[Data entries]
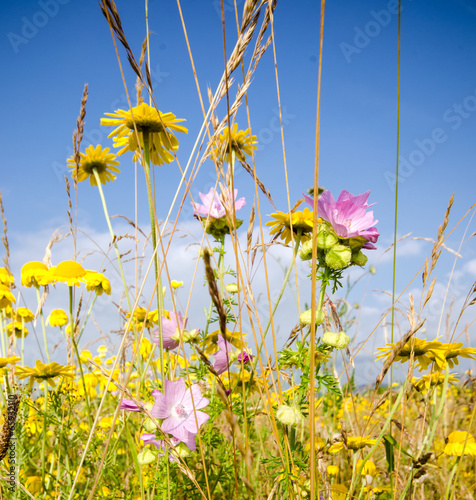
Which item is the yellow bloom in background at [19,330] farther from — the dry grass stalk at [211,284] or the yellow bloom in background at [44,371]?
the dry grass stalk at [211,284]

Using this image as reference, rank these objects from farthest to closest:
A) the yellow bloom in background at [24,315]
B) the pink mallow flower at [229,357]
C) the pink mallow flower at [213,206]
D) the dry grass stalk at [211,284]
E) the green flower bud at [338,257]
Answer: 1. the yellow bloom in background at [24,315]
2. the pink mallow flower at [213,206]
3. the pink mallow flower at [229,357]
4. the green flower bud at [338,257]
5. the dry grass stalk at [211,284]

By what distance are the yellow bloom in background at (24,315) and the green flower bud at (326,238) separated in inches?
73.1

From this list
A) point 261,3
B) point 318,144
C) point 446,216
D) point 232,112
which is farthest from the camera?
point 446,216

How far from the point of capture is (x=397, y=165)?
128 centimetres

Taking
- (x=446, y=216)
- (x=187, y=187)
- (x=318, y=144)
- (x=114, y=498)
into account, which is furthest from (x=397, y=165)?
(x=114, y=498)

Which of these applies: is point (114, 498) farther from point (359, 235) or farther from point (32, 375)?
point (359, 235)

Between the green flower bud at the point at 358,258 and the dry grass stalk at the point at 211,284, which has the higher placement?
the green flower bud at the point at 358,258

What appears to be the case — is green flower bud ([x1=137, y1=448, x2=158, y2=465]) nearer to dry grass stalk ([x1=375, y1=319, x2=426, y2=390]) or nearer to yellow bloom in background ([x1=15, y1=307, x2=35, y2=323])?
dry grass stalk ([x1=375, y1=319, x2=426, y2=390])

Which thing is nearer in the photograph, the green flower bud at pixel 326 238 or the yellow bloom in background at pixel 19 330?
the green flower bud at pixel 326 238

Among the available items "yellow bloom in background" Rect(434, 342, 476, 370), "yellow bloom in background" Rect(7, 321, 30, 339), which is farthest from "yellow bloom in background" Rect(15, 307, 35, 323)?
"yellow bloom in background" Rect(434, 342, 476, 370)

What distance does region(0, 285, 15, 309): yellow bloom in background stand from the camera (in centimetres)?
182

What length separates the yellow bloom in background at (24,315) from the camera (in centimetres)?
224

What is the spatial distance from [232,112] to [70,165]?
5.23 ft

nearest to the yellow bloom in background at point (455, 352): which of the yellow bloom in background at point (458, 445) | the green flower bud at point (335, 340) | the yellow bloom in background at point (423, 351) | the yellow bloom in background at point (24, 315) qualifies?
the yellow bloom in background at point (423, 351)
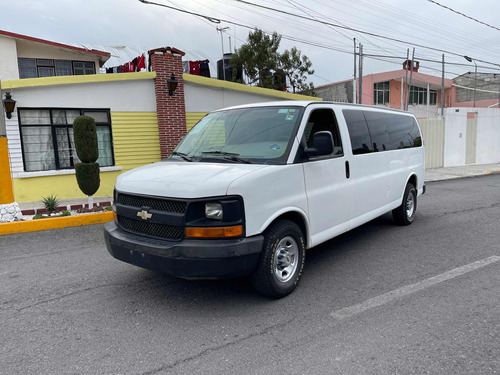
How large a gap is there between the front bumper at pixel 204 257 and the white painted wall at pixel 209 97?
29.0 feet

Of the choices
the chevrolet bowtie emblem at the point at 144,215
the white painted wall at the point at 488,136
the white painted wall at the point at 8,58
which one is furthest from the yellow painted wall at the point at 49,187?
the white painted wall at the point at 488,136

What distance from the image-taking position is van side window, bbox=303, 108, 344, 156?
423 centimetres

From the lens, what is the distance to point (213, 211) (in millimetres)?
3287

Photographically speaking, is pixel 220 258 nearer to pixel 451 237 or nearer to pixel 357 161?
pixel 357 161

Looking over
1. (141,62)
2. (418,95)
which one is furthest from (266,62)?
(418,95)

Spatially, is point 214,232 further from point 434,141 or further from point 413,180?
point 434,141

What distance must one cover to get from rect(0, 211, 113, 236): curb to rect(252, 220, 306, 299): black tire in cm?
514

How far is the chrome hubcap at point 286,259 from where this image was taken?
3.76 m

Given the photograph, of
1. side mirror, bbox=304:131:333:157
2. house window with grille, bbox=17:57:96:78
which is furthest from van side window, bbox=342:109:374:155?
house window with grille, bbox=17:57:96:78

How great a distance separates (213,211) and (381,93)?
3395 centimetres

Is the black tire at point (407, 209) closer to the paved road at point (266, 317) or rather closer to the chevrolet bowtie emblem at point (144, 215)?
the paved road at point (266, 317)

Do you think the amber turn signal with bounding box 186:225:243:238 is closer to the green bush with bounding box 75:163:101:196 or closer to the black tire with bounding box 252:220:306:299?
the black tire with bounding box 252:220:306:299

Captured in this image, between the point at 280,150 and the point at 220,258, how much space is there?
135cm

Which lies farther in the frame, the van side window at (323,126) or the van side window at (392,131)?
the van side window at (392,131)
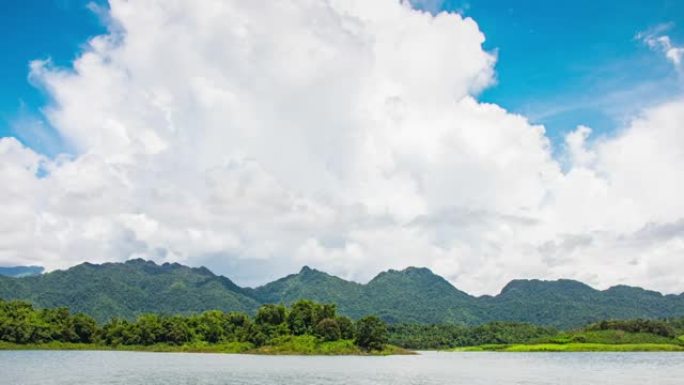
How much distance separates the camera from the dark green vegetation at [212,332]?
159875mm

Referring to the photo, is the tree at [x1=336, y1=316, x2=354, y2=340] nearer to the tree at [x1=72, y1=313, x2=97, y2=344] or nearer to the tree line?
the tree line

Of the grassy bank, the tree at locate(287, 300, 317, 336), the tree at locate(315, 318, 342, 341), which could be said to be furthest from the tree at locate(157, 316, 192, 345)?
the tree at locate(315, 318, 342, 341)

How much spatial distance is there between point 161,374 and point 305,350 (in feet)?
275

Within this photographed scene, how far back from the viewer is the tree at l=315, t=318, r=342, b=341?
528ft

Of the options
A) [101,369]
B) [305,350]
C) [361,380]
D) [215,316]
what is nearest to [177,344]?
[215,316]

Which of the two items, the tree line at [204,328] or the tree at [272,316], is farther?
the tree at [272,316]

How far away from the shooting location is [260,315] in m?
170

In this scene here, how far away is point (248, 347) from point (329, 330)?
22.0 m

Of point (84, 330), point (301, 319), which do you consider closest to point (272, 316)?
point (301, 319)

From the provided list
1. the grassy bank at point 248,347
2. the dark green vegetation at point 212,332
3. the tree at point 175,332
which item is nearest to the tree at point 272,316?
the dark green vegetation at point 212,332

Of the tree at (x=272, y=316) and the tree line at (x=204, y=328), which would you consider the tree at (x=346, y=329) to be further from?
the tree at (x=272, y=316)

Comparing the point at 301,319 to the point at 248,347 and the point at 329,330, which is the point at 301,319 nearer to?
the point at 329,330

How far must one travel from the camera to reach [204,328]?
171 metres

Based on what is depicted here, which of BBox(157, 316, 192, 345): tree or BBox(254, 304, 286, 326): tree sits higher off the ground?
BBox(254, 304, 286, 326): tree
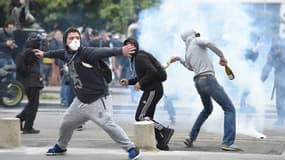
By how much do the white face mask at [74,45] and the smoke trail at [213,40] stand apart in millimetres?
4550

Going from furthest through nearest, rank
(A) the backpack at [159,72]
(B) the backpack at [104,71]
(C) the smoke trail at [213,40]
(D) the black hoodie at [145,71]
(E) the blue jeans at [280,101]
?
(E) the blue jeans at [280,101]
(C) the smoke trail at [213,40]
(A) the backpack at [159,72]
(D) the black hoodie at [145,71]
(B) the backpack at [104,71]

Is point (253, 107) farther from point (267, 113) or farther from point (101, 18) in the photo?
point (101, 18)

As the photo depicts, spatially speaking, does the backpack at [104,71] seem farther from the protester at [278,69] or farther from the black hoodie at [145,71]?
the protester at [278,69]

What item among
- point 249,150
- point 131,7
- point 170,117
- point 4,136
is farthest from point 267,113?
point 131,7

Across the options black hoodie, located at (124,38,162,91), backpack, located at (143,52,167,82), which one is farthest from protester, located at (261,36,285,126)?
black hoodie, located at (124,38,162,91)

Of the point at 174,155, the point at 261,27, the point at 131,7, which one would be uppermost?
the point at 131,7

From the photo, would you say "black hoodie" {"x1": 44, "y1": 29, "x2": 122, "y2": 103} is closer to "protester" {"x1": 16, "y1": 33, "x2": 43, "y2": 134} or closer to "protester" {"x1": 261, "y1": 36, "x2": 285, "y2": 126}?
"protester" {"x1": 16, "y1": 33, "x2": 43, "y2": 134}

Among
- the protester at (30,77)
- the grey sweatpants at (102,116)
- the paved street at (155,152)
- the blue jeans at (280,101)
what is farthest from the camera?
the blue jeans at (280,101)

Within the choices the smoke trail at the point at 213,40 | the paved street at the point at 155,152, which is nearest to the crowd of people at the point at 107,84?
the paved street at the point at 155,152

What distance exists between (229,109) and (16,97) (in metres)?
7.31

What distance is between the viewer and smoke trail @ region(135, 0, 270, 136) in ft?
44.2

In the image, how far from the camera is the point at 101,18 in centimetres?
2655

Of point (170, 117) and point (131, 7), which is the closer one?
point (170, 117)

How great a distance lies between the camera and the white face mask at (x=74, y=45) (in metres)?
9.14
--
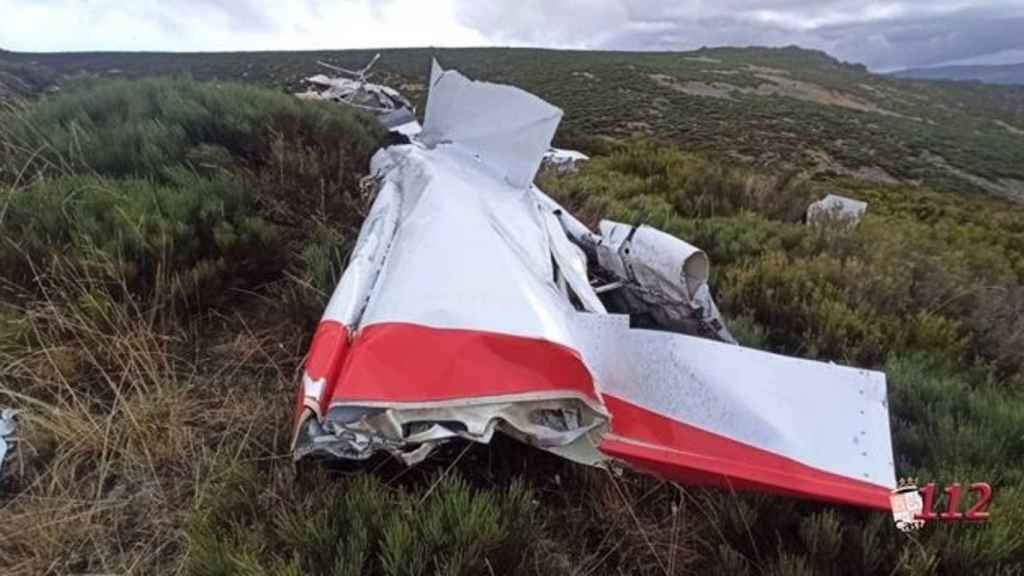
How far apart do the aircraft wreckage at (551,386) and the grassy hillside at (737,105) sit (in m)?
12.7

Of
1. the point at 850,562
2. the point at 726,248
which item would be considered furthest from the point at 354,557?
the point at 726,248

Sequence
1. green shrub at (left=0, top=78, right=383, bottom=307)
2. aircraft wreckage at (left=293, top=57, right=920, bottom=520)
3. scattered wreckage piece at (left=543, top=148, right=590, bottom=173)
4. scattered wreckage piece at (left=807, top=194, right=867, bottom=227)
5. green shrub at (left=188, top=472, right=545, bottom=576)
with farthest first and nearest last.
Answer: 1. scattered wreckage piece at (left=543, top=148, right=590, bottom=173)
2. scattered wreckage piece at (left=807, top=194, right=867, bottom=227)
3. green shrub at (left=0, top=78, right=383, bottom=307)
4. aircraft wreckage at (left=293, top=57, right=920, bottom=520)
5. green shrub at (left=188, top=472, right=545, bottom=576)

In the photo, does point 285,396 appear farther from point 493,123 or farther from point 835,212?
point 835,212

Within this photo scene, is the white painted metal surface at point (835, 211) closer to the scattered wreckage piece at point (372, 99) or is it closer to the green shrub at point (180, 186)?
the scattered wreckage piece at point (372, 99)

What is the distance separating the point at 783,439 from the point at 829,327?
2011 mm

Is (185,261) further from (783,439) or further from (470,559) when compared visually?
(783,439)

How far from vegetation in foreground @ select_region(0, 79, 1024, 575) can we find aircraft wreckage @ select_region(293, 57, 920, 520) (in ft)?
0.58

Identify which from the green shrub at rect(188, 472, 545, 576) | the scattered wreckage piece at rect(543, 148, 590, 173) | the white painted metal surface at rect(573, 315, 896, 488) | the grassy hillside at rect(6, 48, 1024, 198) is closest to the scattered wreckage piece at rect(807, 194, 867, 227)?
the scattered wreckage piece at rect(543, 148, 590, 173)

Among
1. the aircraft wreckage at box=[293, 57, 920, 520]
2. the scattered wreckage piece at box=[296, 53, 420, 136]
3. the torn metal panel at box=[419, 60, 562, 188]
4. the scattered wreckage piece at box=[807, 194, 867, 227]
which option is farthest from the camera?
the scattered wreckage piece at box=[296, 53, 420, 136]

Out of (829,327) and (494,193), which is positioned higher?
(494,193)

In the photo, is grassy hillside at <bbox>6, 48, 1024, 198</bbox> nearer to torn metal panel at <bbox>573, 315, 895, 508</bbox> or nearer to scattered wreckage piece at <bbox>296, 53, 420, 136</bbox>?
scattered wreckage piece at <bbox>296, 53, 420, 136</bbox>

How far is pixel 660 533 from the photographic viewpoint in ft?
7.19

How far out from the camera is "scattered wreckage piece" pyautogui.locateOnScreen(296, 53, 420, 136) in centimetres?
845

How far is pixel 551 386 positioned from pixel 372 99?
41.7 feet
--
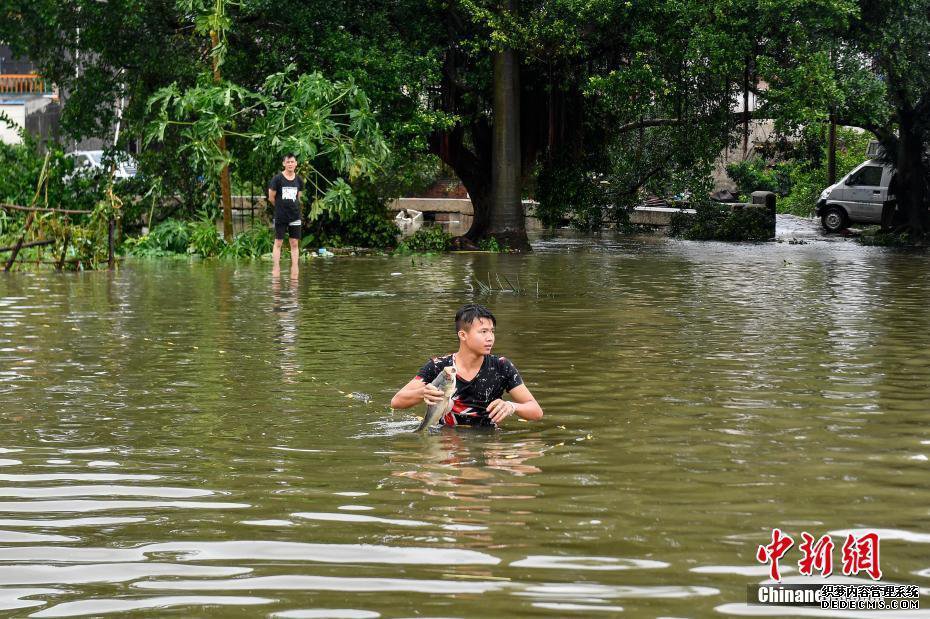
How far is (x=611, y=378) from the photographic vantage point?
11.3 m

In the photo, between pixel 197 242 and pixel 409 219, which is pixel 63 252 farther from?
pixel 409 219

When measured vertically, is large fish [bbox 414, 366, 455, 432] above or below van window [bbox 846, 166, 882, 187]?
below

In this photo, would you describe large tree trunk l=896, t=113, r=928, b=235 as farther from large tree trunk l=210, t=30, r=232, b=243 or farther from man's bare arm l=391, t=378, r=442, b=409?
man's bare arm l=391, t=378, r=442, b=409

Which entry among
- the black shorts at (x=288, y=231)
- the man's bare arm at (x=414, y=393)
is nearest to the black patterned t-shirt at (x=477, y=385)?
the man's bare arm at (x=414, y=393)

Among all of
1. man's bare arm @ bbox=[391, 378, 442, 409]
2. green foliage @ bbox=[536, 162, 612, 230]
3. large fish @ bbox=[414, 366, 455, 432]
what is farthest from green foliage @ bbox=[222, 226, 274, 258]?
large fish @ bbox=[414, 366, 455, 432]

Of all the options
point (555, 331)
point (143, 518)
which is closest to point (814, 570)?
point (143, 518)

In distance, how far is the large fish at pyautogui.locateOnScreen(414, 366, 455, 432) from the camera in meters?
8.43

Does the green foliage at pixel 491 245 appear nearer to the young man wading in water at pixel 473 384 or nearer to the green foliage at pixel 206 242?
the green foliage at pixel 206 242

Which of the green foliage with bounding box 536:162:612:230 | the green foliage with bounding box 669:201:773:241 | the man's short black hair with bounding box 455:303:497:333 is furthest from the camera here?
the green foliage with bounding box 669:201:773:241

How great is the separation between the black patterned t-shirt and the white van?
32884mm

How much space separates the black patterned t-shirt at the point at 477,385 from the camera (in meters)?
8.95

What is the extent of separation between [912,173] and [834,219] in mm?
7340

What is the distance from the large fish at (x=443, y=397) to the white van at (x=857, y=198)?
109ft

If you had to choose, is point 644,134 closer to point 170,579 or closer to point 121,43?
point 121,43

* **Goal**
Report every line in the data entries above that contains the word "vegetation".

* **The result**
How much distance separates the camera from the dark green vegetation at [212,332]?
2. the dark green vegetation at point 212,332
the dark green vegetation at point 212,332
How far from vegetation in foreground @ select_region(0, 79, 1024, 575) can we find aircraft wreckage @ select_region(293, 57, 920, 520) (in ft)?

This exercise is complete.